● TO BE DONE
- 1) From the article on agent coordination, write out the passage starting at "The paper in" and ending at "first-order design choice.".
- 2) According to the article on agent coordination, why is the paper's finding "a big deal"? Answer in one to three sentences.

── DOCUMENT SEGMENT

Tags:#ai_and_agents #software_engineering

Stop Giving AI Agents Job Titles

What a 25,000-run study reveals about coordination, runtime specialisation, and why protocol design matters more than org charts.

Most multi-agent systems are designed the way bad enterprises are organised: with a neat org chart, a lot of assigned roles, and a deep belief that more coordination must mean better outcomes.

One agent is the planner. Another is the researcher. Another is the coder. Another is the reviewer. It feels rigorous. It feels scalable. It feels like engineering.

But according to a large new study of more than 25,000 multi-agent runs, that instinct is often wrong.

The paper’s core finding is simple and surprisingly sharp: the best multi-agent systems are not the ones with the strongest central boss, and they are not the ones with the most unconstrained autonomy either. They are the ones built around the right coordination protocol, with just enough structure to help agents work together and just enough freedom to let useful roles emerge on their own.

For software engineers, that is the headline. If you are building agentic systems, the most important design choice may not be which model you use. It may be how your agents are allowed to interact.

The paper in one sentence

The paper compares different ways of organising groups of AI agents across thousands of tasks, and finds that a constrained sequential coordination pattern consistently outperforms both top-down centralised control and fully shared autonomous collaboration.

That is a big deal, because most of the industry discussion around agents still focuses on model capability, prompt cleverness, and tool access. This paper argues that the execution model itself is a first-order variable.

Not an implementation detail. A first-order design choice.

What the researchers actually tested

This was not a toy comparison between two cute prompting styles.

The study ran more than 25,000 experiments across:

8 different language models
teams ranging from 4 to 256 agents
8 coordination protocols
multiple task domains

The goal was to test how performance changes when you vary not just the model, but the organisational structure governing the agents.

────
── DATASET EXTRACT

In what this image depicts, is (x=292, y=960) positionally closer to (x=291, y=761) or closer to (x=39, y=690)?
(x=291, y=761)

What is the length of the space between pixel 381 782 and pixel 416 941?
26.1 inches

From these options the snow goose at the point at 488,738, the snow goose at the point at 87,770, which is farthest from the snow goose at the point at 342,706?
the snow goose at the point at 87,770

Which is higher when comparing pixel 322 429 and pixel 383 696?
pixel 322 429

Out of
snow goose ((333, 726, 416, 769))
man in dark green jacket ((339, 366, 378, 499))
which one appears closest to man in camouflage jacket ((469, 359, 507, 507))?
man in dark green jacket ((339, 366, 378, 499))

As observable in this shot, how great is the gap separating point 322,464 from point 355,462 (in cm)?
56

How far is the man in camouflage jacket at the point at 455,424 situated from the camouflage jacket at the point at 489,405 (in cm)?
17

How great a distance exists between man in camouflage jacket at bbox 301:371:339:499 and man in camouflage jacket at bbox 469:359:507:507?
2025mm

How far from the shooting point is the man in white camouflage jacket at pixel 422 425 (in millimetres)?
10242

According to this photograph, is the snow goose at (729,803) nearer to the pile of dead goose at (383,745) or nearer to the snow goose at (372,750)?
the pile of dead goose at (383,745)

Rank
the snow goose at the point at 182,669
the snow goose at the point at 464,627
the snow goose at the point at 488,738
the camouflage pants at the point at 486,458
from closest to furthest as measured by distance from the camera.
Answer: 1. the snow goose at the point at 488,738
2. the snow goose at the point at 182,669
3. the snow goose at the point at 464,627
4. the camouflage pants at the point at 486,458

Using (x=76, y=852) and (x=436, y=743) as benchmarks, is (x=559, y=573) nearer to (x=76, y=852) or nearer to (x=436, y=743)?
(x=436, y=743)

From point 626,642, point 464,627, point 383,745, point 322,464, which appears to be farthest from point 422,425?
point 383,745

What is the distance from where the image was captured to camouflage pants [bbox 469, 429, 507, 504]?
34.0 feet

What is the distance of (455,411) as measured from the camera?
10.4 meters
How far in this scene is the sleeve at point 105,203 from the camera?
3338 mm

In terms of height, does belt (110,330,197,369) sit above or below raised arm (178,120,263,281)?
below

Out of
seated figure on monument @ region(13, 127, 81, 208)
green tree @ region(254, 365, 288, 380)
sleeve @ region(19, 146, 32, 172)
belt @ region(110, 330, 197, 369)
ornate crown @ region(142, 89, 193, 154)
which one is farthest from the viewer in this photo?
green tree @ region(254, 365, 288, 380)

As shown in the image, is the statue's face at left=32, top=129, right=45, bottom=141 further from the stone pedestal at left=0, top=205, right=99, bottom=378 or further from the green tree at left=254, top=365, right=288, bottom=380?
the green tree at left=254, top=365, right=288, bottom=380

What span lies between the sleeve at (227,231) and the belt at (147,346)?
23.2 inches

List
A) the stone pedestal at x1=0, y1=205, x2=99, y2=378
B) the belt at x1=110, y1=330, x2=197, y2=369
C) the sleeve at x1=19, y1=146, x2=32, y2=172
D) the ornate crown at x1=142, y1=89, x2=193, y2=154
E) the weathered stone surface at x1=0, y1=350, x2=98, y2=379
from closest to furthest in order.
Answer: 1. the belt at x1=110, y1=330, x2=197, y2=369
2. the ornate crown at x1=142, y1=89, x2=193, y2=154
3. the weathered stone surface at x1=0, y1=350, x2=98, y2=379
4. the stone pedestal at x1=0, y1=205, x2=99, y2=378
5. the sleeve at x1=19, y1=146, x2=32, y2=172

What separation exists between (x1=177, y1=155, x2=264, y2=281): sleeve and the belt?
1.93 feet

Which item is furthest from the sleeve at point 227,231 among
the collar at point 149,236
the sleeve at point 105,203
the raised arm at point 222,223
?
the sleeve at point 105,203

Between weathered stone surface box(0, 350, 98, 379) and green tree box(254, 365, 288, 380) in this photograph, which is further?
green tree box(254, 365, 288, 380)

────

● FINAL RESULTS
- 1)
The paper in one sentence

The paper compares different ways of organising groups of AI agents across thousands of tasks, and finds that a constrained sequential coordination pattern consistently outperforms both top-down centralised control and fully shared autonomous collaboration.

That is a big deal, because most of the industry discussion around agents still focuses on model capability, prompt cleverness, and tool access. This paper argues that the execution model itself is a first-order variable.

Not an implementation detail. A first-order design choice.

- 2) Most industry discussion of agents still centers on model capability, prompt cleverness, and tool access. The paper argues that the execution model itself is a first-order design variable rather than an implementation detail.